* Aim of the task *
Repeat the lines of the records below word for word, starting at the line that contains "At what distance" and ending at the line that contains "How far from", with both of those lines included.

* Data *
══════
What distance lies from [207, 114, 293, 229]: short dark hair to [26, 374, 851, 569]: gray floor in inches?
══════
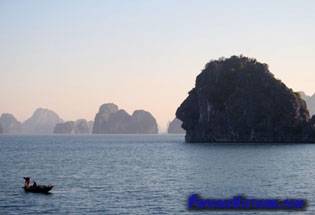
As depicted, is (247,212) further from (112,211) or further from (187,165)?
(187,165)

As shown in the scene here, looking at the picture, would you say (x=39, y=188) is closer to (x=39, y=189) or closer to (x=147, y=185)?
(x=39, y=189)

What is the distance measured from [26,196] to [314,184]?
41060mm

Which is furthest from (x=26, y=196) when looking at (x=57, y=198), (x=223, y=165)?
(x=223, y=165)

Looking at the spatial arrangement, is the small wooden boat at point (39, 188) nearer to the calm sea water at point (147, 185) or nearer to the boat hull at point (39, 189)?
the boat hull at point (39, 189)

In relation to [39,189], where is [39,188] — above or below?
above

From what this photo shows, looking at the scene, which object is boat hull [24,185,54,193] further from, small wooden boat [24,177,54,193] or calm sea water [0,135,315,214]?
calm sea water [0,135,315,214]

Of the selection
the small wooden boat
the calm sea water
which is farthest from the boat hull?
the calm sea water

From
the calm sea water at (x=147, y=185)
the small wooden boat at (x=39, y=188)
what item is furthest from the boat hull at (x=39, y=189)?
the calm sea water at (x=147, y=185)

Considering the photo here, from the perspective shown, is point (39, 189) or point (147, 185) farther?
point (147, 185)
══════
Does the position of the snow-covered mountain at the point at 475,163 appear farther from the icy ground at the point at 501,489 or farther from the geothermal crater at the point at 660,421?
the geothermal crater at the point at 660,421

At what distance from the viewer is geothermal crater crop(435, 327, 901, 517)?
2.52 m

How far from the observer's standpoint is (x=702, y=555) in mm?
══════
* Solution to the exercise *
At what distance from the viewer is geothermal crater crop(435, 327, 901, 517)?
2.52 m

How far from the observer's standpoint is (x=702, y=555) in mm?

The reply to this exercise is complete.